## Text segment
+ + + + + + +
First, a person yields themselves to sin as a servant through a partnership agreement. Then, they become a slave by conquest. “Lord, I am a slave; I gave my will to my enemy, and he made a chain of it to bind me and keep me from You. I can do nothing but sin against You.” Thus, we are enslaved little by little.


5. As Slaves, We Always Live a Life of Fear and Terror

Living in sin brings a constant, underlying fear. We are afraid of death, judgment, and the consequences of our actions. This fear is like a cruel master, always present and preventing us from having real peace. A life lived in constant fear is the opposite of freedom.

There is a fire smothering in the bosom of a sinner, and sometimes it flares up in actual moments of dread and horror. Living like that, a person cannot hear messages about death, hell, or judgment without trembling. They dare not seriously think about these subjects. They always live with a crushing conscience and fear. Small events in life—small vessels, thunder, news of an earthquake, war, some health problem—all send trembling into their soul. A cruel master will always keep them in fear.

Is this freedom? This is the condition of every “free sinner” without Christ. He is the worst slave: a slave to his sins, lusts, the world, and Satan. He is “subject to bondage all days,” living in danger of hidden fears. So, do you call this a free, jolly life? I call this a cursed life of slavery to sin.

The only deliverance for such a sinner is to realize his slavery and seek freedom from his sin through Jesus Christ.
+ + + + + + +
## Data below
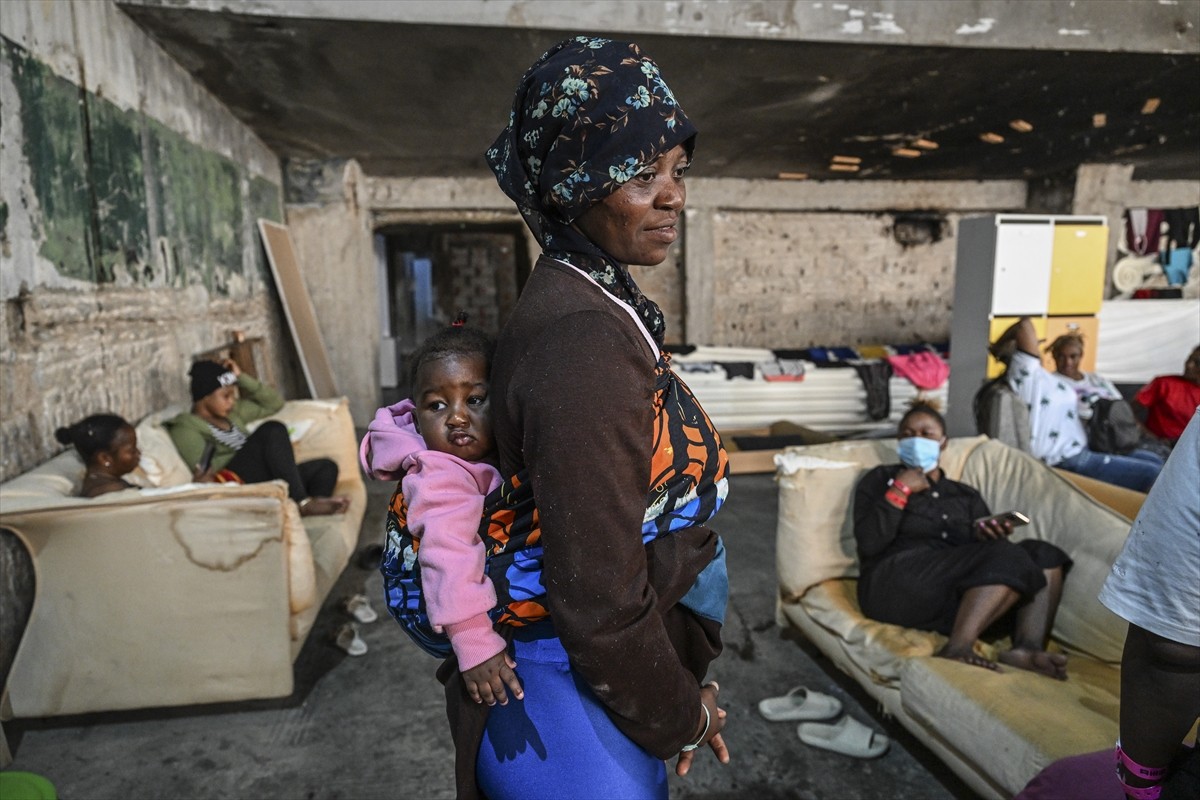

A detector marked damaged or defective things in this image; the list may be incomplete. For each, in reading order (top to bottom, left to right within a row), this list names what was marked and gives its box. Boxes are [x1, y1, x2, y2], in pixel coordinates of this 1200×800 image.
+ + + + + + +
## Brief
Copy out the passage on slavery to sin, starting at the words "Is this freedom?" and stopping after "slavery to sin.", and change "jolly" to "carefree".

## Solution for this exercise
Is this freedom? This is the condition of every “free sinner” without Christ. He is the worst slave: a slave to his sins, lusts, the world, and Satan. He is “subject to bondage all days,” living in danger of hidden fears. So, do you call this a free, carefree life? I call this a cursed life of slavery to sin.